Adolph Rupp biography
Adolph Rupp, in full Adolph Frederick Rupp, byname the Baron of Bluegrass Country, (born September 2, 1901, Halstead, Kansas, U.S.—died December 10, 1977, Lexington, Kentucky), American collegiate basketball coach on the University of Kentucky (1930–72). He retired as probably the most profitable coach in collegiate basketball, with 876 wins (surpassed in 1997 by Dean Smith). Rupp’s groups gained greater than 82 p.c of their video games.

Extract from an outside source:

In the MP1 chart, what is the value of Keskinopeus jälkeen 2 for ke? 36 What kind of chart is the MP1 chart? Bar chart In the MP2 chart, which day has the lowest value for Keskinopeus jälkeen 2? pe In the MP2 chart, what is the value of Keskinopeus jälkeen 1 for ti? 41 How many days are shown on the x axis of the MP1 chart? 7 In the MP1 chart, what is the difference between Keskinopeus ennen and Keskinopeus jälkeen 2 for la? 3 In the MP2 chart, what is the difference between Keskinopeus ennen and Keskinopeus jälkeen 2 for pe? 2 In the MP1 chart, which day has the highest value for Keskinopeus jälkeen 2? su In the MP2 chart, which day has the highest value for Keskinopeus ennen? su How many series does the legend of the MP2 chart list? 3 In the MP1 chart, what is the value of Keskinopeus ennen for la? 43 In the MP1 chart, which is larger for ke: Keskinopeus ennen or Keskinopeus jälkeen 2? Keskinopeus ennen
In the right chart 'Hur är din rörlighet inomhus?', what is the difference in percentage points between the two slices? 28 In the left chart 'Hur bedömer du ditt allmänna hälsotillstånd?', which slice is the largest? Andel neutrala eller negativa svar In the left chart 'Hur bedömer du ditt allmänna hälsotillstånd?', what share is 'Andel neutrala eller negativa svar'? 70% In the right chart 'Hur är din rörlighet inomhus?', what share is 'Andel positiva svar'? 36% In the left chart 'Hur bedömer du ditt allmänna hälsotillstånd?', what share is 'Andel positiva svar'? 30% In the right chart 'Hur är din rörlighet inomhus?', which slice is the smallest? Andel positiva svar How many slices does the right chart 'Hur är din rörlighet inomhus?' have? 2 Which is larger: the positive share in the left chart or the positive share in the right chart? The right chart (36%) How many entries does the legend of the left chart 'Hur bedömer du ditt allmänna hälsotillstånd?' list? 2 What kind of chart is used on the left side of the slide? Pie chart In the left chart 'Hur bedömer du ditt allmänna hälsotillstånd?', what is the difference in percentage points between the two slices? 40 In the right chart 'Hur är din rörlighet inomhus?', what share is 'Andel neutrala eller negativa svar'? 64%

Rupp grew up on a Kansas farm and was hardly conscious of basketball till he went to school. He was a member of the University of Kansas Big Eight Conference championship group of 1923. After graduating from Kansas in 1923, he coached for a number of years at Iowa and Illinois excessive faculties. In 1930 Rupp grew to become coach on the University of Kentucky, the place he remained till retirement in 1972. During his profession, Kentucky gained 27 Southeastern Conference titles, 4 National Collegiate Athletic Association (NCAA) championships (1948–49, 1951, 1958), and 1 National Invitation Tournament (1946). He was additionally co-coach of the U.S. Olympic group that gained the gold medal within the 1948 video games.
Rupp was outspoken and a strict disciplinarian; he taught set offenses and aggressive man-to-man defenses that reduce off opponents from the lanes to the basket. He was named coach of the 12 months 4 occasions and coached greater than 25 gamers who grew to become professionals. In addition, he served on the NCAA guidelines committee from 1961. After his compelled retirement as coach (he had reached the necessary retirement age of 70), he served as president of the skilled Memphis Tams within the American Basketball Association (ABA) and because the vice chairman of the board of administrators of the ABA’s Kentucky Colonels. Rupp was inducted into the Basketball Hall of Fame in 1969. Throughout his life in Kentucky he engaged in cattle breeding and tobacco farming.